§ **Your objective**: Write the line that includes "From the picture here, from" and all subsequent lines, exactly as written, and nothing more.

##### Data rows

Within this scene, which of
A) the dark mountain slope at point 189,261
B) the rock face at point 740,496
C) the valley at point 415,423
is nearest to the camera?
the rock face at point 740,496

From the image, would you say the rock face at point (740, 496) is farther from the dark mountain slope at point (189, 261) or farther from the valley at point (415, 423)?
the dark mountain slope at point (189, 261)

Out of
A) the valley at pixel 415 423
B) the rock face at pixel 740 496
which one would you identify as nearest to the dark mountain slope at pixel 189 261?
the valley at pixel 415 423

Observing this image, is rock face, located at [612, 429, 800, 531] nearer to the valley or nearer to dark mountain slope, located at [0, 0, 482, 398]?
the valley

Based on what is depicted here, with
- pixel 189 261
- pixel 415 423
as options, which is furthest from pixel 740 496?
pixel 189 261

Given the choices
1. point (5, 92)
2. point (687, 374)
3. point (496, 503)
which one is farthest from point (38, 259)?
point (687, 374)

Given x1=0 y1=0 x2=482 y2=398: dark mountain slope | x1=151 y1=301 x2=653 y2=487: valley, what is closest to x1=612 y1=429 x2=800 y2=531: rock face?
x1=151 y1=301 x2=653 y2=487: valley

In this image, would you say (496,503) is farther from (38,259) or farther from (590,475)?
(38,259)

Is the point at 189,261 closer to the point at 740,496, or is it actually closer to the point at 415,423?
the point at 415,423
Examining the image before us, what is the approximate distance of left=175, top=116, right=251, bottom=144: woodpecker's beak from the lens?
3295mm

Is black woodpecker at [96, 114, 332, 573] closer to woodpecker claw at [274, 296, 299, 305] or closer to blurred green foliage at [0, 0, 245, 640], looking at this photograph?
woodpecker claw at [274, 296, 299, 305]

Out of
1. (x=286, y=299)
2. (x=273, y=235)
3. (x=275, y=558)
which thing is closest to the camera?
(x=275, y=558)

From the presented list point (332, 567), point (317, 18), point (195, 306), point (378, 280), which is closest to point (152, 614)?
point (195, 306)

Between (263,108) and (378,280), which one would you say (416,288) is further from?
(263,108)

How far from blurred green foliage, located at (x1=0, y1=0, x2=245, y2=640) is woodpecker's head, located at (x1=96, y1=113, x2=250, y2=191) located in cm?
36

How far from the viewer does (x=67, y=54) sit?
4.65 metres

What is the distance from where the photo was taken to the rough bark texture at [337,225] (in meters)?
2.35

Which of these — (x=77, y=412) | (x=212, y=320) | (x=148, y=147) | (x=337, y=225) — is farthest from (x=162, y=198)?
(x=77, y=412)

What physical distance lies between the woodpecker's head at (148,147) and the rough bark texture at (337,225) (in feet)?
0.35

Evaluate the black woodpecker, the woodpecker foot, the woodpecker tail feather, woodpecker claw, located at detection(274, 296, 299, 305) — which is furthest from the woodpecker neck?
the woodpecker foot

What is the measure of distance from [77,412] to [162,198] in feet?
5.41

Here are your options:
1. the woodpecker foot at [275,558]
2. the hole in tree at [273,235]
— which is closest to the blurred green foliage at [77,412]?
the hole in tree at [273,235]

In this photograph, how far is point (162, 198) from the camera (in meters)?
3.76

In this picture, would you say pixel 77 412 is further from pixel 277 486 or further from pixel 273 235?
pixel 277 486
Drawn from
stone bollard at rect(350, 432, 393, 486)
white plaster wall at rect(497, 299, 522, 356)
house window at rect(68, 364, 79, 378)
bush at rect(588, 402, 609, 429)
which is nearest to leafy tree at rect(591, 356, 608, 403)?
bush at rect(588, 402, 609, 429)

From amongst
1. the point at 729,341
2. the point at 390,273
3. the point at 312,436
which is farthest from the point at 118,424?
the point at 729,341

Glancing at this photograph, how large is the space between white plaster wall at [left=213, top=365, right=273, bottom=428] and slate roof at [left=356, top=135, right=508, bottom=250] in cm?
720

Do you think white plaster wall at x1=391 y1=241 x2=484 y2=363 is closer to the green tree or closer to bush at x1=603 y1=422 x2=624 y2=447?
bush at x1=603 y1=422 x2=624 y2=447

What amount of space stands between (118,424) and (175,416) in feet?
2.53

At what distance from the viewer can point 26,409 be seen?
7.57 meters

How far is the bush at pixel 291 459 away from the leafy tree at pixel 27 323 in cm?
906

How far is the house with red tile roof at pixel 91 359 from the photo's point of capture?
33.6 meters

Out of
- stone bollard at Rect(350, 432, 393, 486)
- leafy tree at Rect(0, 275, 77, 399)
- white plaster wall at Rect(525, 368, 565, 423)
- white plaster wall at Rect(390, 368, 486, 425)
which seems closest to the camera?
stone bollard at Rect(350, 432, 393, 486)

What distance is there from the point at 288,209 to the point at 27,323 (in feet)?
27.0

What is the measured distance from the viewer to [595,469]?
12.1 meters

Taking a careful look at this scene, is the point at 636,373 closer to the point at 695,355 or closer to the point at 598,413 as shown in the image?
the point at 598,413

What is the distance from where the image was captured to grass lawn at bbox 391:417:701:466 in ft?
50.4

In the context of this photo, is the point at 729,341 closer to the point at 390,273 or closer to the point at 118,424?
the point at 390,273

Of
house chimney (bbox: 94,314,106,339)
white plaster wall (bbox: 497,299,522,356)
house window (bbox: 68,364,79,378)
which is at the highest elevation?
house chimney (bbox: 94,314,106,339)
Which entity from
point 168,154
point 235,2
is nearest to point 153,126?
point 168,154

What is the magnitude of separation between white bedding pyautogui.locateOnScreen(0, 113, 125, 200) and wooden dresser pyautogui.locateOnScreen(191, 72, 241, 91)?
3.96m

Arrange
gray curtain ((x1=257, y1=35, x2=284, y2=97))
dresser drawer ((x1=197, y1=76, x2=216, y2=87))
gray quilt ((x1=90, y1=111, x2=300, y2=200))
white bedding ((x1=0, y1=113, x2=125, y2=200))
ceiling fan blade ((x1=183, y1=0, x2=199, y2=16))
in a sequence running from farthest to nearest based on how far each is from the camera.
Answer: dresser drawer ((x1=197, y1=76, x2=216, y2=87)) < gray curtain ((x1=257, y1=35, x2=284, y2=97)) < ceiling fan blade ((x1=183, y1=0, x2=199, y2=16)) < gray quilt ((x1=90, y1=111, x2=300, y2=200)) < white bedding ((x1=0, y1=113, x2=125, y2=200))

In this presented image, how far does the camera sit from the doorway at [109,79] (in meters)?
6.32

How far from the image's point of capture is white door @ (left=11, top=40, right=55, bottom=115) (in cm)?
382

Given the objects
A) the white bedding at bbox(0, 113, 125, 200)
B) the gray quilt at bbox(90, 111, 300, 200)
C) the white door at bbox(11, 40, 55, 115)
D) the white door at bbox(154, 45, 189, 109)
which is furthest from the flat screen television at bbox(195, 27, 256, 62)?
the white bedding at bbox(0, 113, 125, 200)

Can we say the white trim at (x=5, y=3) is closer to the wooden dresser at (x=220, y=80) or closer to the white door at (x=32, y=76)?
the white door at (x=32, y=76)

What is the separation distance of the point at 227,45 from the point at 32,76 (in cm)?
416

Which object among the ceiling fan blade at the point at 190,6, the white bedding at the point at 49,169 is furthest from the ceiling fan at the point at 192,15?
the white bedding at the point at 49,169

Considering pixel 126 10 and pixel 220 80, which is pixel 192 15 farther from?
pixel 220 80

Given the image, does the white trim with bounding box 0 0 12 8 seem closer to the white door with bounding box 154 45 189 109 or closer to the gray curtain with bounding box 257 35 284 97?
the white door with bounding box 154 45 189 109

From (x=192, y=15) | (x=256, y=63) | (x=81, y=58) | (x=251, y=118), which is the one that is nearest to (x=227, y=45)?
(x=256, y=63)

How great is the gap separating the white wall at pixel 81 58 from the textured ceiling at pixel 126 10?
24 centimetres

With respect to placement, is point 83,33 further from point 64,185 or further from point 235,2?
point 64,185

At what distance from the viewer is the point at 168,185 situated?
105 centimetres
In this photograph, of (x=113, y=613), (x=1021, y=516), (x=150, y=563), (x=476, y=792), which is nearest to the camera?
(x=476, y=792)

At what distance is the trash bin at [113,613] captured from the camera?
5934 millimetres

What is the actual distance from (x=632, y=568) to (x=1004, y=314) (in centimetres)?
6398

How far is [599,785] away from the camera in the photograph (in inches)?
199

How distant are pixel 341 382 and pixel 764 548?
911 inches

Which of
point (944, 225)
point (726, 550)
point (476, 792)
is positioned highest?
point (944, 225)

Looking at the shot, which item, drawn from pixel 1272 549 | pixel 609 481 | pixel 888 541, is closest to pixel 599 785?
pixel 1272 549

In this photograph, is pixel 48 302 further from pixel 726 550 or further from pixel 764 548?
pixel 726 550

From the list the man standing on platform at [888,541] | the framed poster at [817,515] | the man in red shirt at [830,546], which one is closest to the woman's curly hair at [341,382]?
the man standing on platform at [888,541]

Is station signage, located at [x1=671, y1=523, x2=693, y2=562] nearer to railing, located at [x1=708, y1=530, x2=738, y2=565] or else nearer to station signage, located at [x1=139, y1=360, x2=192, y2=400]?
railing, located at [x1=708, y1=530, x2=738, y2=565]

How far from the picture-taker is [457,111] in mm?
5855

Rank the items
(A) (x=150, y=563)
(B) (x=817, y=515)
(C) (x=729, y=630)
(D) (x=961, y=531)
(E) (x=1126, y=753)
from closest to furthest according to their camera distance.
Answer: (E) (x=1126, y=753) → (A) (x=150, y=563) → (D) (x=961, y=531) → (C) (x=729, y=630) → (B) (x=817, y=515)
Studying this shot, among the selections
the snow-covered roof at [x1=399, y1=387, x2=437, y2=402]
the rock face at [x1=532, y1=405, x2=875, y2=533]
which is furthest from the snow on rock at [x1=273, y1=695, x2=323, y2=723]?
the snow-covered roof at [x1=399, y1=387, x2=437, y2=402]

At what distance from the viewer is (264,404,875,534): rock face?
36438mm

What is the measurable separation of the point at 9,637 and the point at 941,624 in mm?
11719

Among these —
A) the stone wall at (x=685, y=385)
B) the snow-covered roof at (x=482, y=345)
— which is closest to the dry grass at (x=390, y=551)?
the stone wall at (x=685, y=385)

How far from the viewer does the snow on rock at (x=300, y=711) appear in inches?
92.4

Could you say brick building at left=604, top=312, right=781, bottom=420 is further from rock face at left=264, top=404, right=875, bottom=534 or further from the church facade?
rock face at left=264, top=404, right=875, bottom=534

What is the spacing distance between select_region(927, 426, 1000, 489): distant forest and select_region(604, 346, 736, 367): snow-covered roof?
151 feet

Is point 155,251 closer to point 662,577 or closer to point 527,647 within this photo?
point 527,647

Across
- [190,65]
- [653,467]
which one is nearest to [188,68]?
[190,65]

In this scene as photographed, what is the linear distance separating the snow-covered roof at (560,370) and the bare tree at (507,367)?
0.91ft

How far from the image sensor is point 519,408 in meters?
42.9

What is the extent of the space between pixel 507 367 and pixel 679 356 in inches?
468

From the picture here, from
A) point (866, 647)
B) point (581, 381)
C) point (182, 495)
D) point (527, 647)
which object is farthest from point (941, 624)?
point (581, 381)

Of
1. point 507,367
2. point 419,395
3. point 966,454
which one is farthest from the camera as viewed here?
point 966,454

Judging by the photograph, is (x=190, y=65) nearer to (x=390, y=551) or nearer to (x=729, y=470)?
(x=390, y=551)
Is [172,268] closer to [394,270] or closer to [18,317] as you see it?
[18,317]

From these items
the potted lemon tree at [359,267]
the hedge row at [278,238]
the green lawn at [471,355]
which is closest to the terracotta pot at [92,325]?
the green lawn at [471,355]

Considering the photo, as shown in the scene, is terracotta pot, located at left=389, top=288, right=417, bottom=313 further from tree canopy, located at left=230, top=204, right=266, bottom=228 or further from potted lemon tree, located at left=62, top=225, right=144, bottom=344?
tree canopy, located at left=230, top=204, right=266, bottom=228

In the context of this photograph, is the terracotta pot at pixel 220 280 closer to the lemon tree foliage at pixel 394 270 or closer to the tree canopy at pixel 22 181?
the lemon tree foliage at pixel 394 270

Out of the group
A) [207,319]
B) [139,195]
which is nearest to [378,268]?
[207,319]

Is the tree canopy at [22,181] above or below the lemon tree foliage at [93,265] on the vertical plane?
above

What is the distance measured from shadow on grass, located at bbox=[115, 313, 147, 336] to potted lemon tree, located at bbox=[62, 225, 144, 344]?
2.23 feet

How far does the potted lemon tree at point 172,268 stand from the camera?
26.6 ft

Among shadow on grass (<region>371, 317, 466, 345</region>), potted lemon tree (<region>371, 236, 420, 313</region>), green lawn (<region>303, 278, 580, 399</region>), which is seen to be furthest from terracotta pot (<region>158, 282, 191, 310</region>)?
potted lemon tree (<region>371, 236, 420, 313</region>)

##########

§ **Solution**:
From the picture here, from
A) point (866, 647)
B) point (581, 381)
C) point (182, 495)
D) point (527, 647)
which object is farthest from point (941, 624)?
point (581, 381)

Of
1. point 507,367
2. point 419,395
3. point 966,454
which one is farthest from the camera as viewed here?
point 966,454

Judging by the photograph, is (x=190, y=65) nearer to (x=390, y=551) or nearer to (x=729, y=470)?
(x=390, y=551)
Is [172,268] closer to [394,270] or closer to [18,317] as you see it?
[18,317]

From these items
the potted lemon tree at [359,267]
the hedge row at [278,238]
the green lawn at [471,355]
which is closest to the terracotta pot at [92,325]?
the green lawn at [471,355]

Considering the photo, as shown in the scene, is terracotta pot, located at left=389, top=288, right=417, bottom=313 further from tree canopy, located at left=230, top=204, right=266, bottom=228 or further from potted lemon tree, located at left=62, top=225, right=144, bottom=344?
tree canopy, located at left=230, top=204, right=266, bottom=228

In the context of this photograph, is the terracotta pot at pixel 220 280 closer to the lemon tree foliage at pixel 394 270 or closer to the tree canopy at pixel 22 181?
the lemon tree foliage at pixel 394 270

Out of the group
A) [207,319]
B) [139,195]
which is nearest to [378,268]?
[207,319]

Is the tree canopy at [22,181] above or below the lemon tree foliage at [93,265] on the vertical plane?
above

What is the distance measured from shadow on grass, located at bbox=[115, 313, 147, 336] to potted lemon tree, located at bbox=[62, 225, 144, 344]?
2.23 feet

How far does the potted lemon tree at point 172,268 stand from the camera?
26.6 ft

Among shadow on grass (<region>371, 317, 466, 345</region>), potted lemon tree (<region>371, 236, 420, 313</region>), green lawn (<region>303, 278, 580, 399</region>), which is seen to be furthest from terracotta pot (<region>158, 282, 191, 310</region>)?
potted lemon tree (<region>371, 236, 420, 313</region>)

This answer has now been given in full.